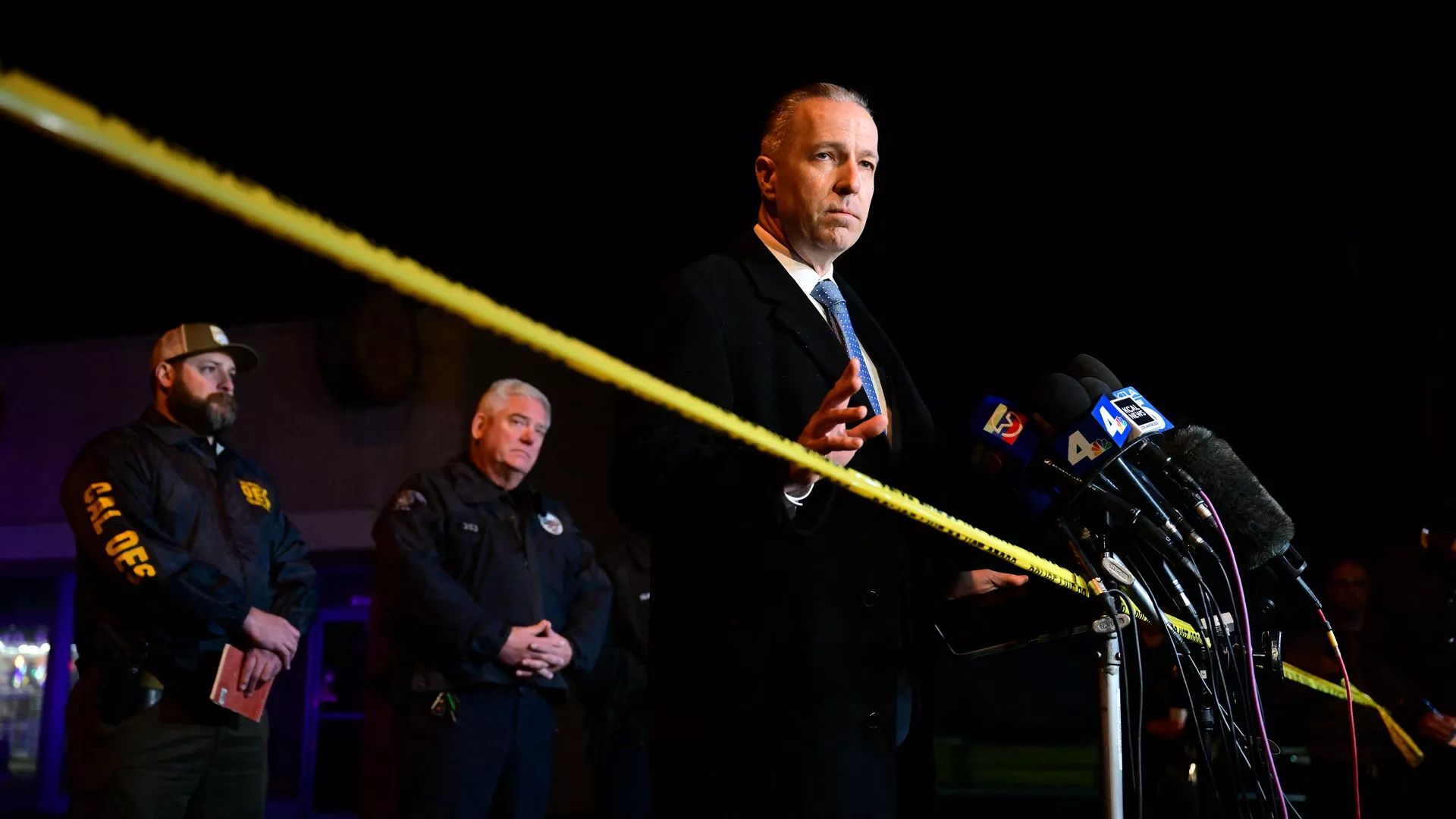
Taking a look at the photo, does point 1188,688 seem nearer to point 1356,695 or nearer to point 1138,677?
point 1138,677

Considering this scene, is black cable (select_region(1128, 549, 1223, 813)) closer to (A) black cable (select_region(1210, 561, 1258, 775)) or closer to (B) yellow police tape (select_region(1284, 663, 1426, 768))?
(A) black cable (select_region(1210, 561, 1258, 775))

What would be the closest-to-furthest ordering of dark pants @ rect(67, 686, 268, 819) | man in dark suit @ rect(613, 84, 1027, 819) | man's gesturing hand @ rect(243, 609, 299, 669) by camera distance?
1. man in dark suit @ rect(613, 84, 1027, 819)
2. dark pants @ rect(67, 686, 268, 819)
3. man's gesturing hand @ rect(243, 609, 299, 669)

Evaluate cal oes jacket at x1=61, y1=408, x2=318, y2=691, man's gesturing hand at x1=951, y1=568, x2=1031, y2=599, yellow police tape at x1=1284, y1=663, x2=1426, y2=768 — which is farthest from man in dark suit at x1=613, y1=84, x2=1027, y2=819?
cal oes jacket at x1=61, y1=408, x2=318, y2=691

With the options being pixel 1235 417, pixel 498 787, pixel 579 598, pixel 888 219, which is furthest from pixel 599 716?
pixel 1235 417

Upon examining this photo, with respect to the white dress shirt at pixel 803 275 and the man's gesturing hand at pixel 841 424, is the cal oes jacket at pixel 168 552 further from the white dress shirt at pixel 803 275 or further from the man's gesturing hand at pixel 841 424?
the man's gesturing hand at pixel 841 424

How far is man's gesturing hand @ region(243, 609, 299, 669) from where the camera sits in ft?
9.59

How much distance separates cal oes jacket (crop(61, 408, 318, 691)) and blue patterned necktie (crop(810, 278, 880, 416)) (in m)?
1.90

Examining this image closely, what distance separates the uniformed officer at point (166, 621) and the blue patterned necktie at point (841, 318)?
6.25 feet

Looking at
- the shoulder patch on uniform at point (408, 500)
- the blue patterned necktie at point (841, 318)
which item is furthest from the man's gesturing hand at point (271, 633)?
the blue patterned necktie at point (841, 318)

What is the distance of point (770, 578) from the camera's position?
143 cm

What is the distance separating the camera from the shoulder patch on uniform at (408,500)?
3.50 m

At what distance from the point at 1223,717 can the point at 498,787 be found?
7.37ft

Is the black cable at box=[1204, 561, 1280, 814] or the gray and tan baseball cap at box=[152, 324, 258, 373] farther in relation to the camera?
the gray and tan baseball cap at box=[152, 324, 258, 373]

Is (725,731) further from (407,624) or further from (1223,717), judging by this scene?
(407,624)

DO THIS
Change the entries starting at the one containing "At what distance" and ending at the last entry, replacing "black cable" with "dark cable" and leaving everything else unchanged.

RESULT OF THE EXERCISE
At what distance from the point at 1223,717 can the point at 498,787 be found?
7.37ft

Is the dark cable at box=[1204, 561, 1280, 814] or the gray and tan baseball cap at box=[152, 324, 258, 373] farther in relation to the camera?
the gray and tan baseball cap at box=[152, 324, 258, 373]

Is (725,731) further from (407,624) or further from (1223,717), judging by this scene?
(407,624)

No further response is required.